Prosigue el texto sobre las políticas mineras nacionalistas desde el punto en que se interrumpe.

**Texto de origen:**
☆ ☆ ☆ ☆

Desde el punto de vista de la “cuestión minera”, los procesos de reivindicación nacional-desarrollista imperantes en la región se plasmarían a través de nacionalizaciones y de políticas de control y regulación al capital extranjero (incremento de gravámenes, restricciones a las importaciones y exportaciones, límites a la repatriación de utilidades, etc.) orientadas tanto a lograr una mayor participación en la renta minera como a redireccionar la actividad hacia el impulso y abastecimiento del desarrollo industrial interno (Thorp y Bertram, 1978; Moussa, 1999; Sánchez Alvabera et al., 1998; Kuramoto, 2000; Campodónico y Ortiz, 2002). Dentro de ese panorama general, las acciones con decisivos impactos globales en este campo serían, con certeza, los intentos del gobierno de Jânio Quadros de impulsar el control nacional de los yacimientos de hierro, usufructuados, por entonces, por compañías británicas y norteamericanas (Saint John Mining Co., Hanna Mining Co., U.S. Steel Co.) y, más aún, la nacionalización del cobre anunciada por Salvador Allende, el histórico 11 de julio de 19712. Más que otras medidas similares, la trascendencia geopolítica y geoeconómica de la nacionalización del cobre chileno se funda tanto en el hecho de tratarse del insumo mineral intensivo determinante para todos los procesos industriales de la época (en particular, los sectores eléctrico, automotriz y de la construcción), como en que los yacimientos chilenos (Chuquicamata, El Teniente, Salvador y Exótica), –todos controlados por dos empresas norteamericanas, Kennecott Copper Co., Anaconda Mining Co.–, representaban el abastecimiento de casi el 40% del cobre a nivel mundial, a lo largo de prácticamente toda la primera mitad del siglo XX (Caputo y Galarce, 2007; Guajardo, B., 2007; Ffrench Davis y Tironi, 1974).

En conjunto, esta escalada de las “políticas nacionalistas” de control de los “recursos naturales” generalizadamente aplicadas por el bloque geopolítico de los países del Sur, tuvo una incidencia innegable como desencadenante de la crisis del régimen de acumulación de posguerra. Tales políticas, significaron para las principales potencias del Norte y sus grandes conglomerados empresariales, un abrupto encarecimiento de materias primas estratégicas, así como una mayor incertidumbre e inestabilidad en los flujos de abastecimiento. Al afectar los niveles de rentabilidad en el sentido analizado por O’Connor, la crisis “económica” se tornó crecientemente política, mediante su impacto recesivo. Con ello, la “cuestión ecológica” pasó a constituirse en un tema prioritario de la agenda política internacional, fenómeno manifiesto a través de la publicación del Primer Informe Meadows (1971) –sintomáticamente titulado “The Limits to Growth”– y la realización de la “Primera Conferencia de Naciones Unidas sobre el Medio Humano” (Estocolmo, 1972) (Naredo, 2006).

☆ ☆ ☆ ☆

**Extractos de datos:**
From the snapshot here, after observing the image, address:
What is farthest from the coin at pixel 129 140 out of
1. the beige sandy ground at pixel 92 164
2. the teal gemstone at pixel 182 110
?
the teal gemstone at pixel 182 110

☆ ☆ ☆ ☆

**Respuesta escrita:**
Es en este marco que cabe comprender la naturaleza y profundidad de la crisis capitalista de los setenta: el cuestionamiento y los avances relativos logrados por los países periférico-dependientes en términos de revertir el imperialismo ecológico a través del cual los países centrales subsidiaron históricamente el metabolismo urbanoindustrial de sus poblaciones, pusieron en vilo la continuidad y gobernabilidad del sistema en su conjunto. La crisis, como tal, desnuda en qué medida el dinamismo económico y la “estabilidad política” de los “países centrales” dependió (y depende) de la subalternización de los territorios y poblaciones de los países periféricos.

Al poner en cuestión el “reparto desigual” del mundo implicado en el desarrollo geográfico desigual y combinado, propio de la producción y organización capitalista del espacio (Harvey, 2007), las políticas “nacionalistas” de los países periféricos no sólo alimentaron una crisis a nivel del régimen mundial de poder sobre el que se asienta la dinámica de la acumulación capitalista, sino también una crisis de gobernabilidad al interior de las sociedades centrales, las cuales en buena medida resolvían su ecuación de gobernabilidad mediante la exacerbación consumista, “externalizando” su peso ecológico a los países dependientes (Leff, 1994; Martínez Alier, 1995).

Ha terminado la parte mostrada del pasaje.